• Okuma Metni:
════
Ashab-ı Kiram’dan bazısı şöyle anlattı: “Resûlüllah Sallallahu aleyhi vesellem Efendimiz’e Salâvat-ı Şerife okunan her meclisten o kadar güzel koku yükselir ki, semanın ortasına kadar ulaşır. Bunu duyan melekler şöyle derler: ‘Bu Resûlüllah’a okunan Salâvat meclisinden gelen kokudur’. Burada anlatılan Salâvat meclisinden çıkan güzel koku için şöyle bir mana vermek mümkündür. O güzel koku kürre-i arzın her yanını doldurur. Bundan sonra, yerin tavanı gibi duran semaya doğru yükselir. Melekler o Salâvattan yükselen kokuyu Ruhaniyetleri yolundan alırlar ve Resûlüllah Sallallahu aleyhi vesellem Efendimize Salâvat okunan meclisten geldiğini birbirlerine söylerler.36

Bazı haberde de şöyle anlatıldı: Mümin olan erkek yahut mümine olan kadın kul, Resûlüllah Sallallahu aleyhi vesellem Efendimiz’e Salâvat okumaya başladığı zaman sema, kapıları ve perdeler ona açılır. Arşa kadar kapalı hiç bir şey kalmaz. Burada bulunan meleklerden eksiksiz olarak her biri Resûlüllah Sallallahu aleyhi vesellem Efendimiz’e Salâvat getirir. Yeryüzünde o Salâvata başlayan kadın veya erkek mümin kul için melekler mağfiret talebinde bulunurlar. Allah Celle Celaluhü Hazretleri’nin dilediği kadar o melekler Resûlüllah Sallallahu aleyhi vesellem Efendimiz’e Salâvata ve mümin olan o erkek veya kadın kul için istiğfara devam ederler.
════
• Verilen Bilgiler:

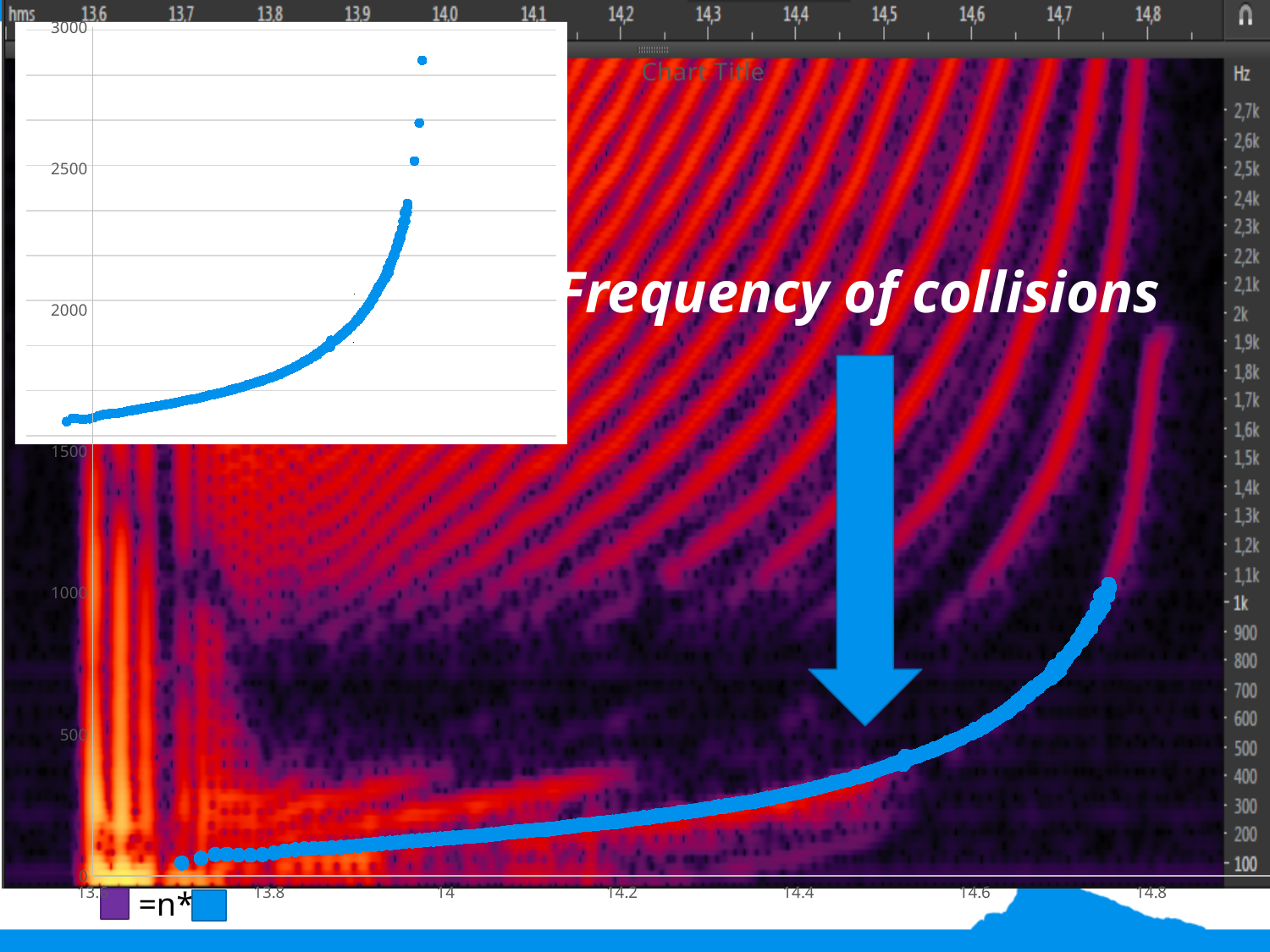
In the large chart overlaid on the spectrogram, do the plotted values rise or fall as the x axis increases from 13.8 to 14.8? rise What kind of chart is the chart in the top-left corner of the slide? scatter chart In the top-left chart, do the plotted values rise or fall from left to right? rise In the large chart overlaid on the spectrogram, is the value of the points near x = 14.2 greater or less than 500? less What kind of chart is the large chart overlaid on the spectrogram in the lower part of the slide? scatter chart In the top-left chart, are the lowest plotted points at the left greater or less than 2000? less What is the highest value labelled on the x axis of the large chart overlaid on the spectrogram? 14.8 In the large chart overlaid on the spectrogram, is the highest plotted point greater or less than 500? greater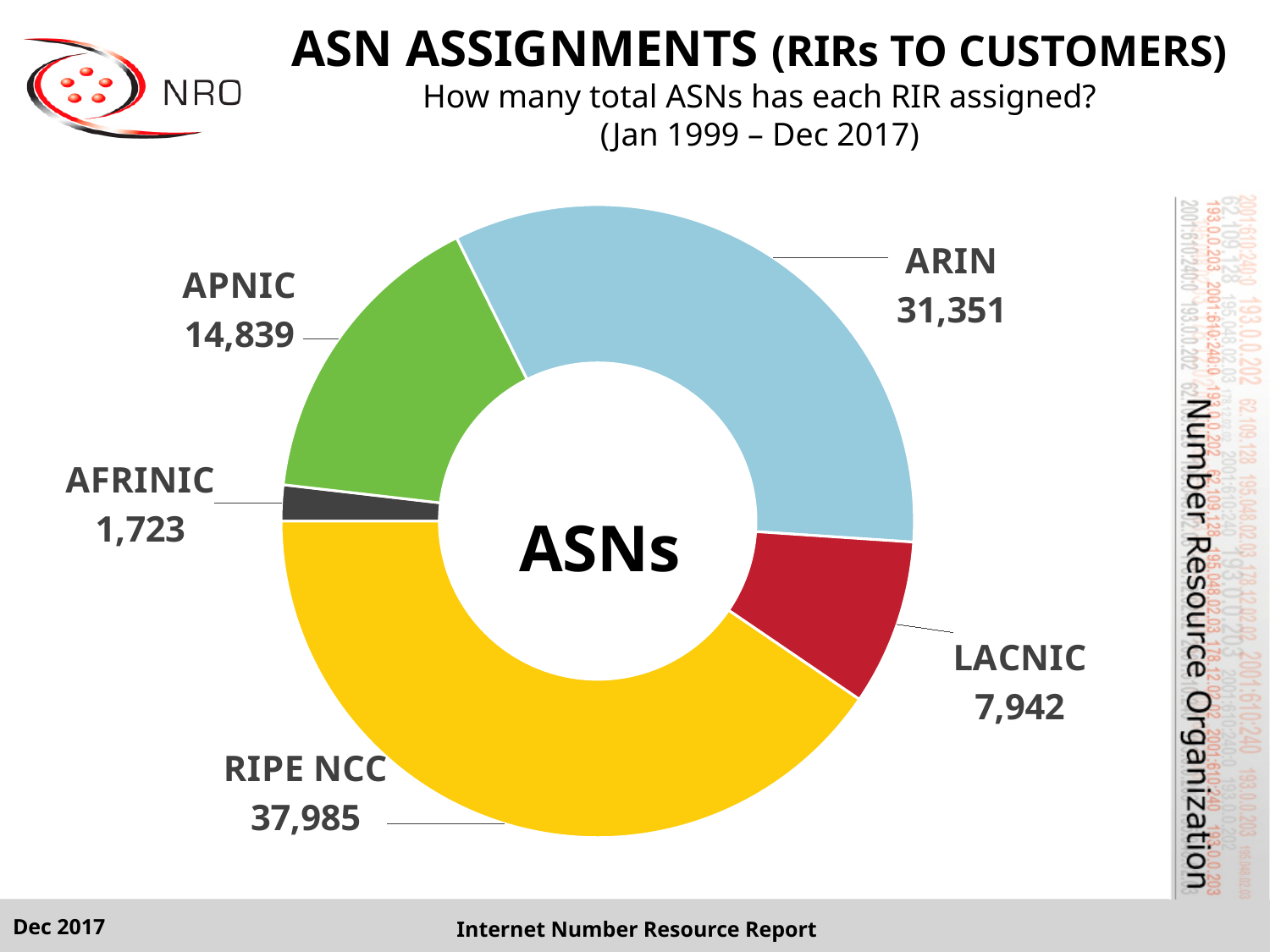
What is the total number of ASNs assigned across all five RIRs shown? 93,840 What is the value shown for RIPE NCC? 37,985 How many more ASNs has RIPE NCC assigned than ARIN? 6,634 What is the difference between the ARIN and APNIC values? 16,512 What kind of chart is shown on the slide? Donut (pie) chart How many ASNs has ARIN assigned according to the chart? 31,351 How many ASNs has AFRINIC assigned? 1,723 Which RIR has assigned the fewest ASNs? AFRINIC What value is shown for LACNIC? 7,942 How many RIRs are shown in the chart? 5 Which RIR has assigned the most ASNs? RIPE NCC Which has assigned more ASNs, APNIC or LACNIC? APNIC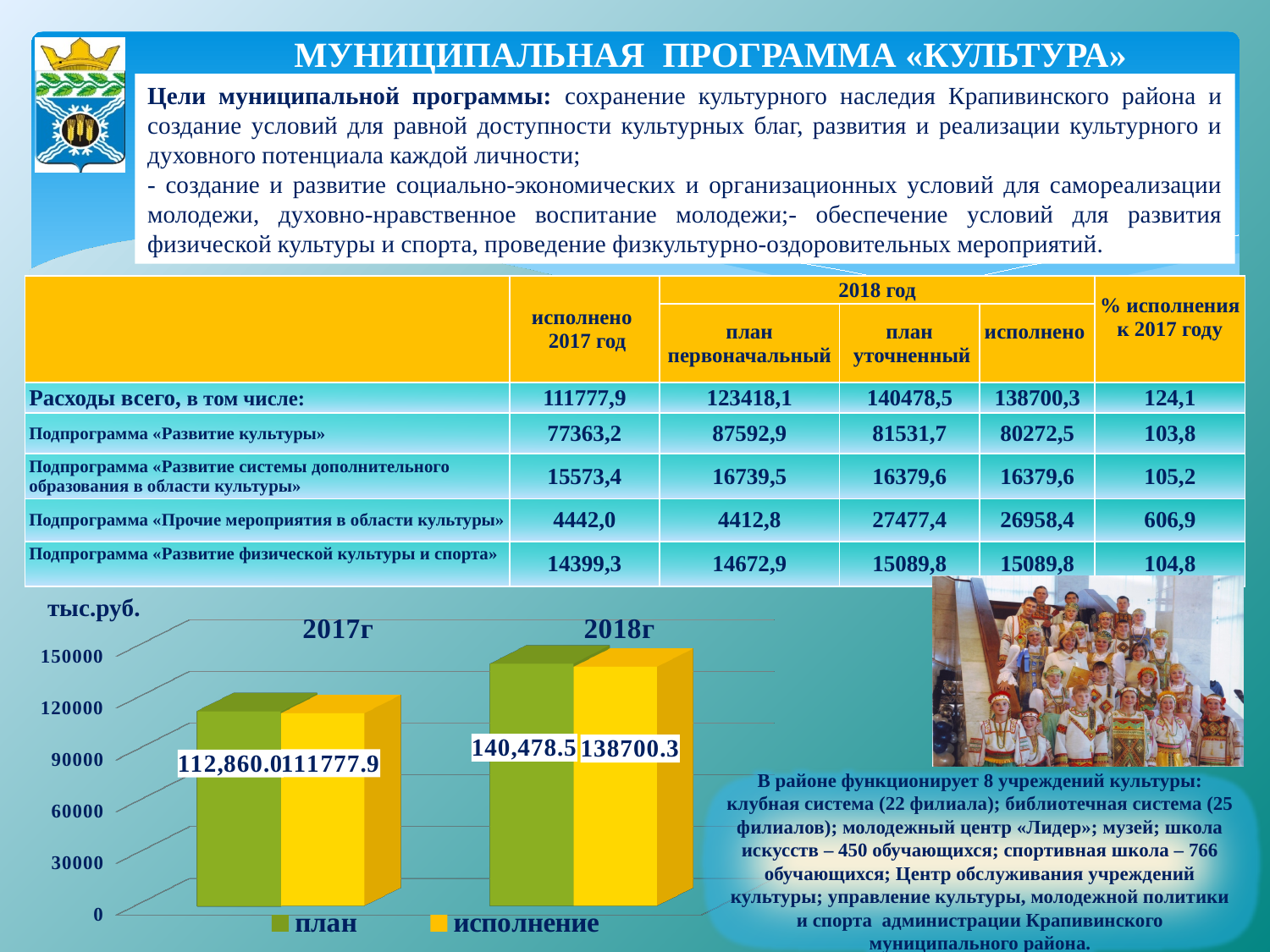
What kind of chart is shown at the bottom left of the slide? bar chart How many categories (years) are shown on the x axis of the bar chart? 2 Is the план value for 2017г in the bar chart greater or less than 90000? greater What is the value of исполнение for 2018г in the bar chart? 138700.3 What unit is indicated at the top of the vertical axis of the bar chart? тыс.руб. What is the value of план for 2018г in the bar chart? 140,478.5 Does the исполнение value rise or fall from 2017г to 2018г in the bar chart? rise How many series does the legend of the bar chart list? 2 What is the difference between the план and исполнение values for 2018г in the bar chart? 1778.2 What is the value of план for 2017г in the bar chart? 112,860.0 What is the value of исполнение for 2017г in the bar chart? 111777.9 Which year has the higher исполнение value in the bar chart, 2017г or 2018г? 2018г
════
• Yapılacak İşler:
• 1. Metne göre Salâvat okunan meclisten yükselen güzel koku nereye kadar ulaşır?
• 2. Metindeki "Bazı haberde de" ifadesinden "istiğfara devam ederler." ifadesine kadar olan bölümü, "mağfiret" yerine "bağışlanma" koyarak değiştirin ve yeniden yazın.
Veriler, metinden ayrı bir malzemedir.

• Görevlerin Cevapları:
• 1. Semanın ortasına kadar ulaşır.

• 2.
Bazı haberde de şöyle anlatıldı: Mümin olan erkek yahut mümine olan kadın kul, Resûlüllah Sallallahu aleyhi vesellem Efendimiz’e Salâvat okumaya başladığı zaman sema, kapıları ve perdeler ona açılır. Arşa kadar kapalı hiç bir şey kalmaz. Burada bulunan meleklerden eksiksiz olarak her biri Resûlüllah Sallallahu aleyhi vesellem Efendimiz’e Salâvat getirir. Yeryüzünde o Salâvata başlayan kadın veya erkek mümin kul için melekler bağışlanma talebinde bulunurlar. Allah Celle Celaluhü Hazretleri’nin dilediği kadar o melekler Resûlüllah Sallallahu aleyhi vesellem Efendimiz’e Salâvata ve mümin olan o erkek veya kadın kul için istiğfara devam ederler.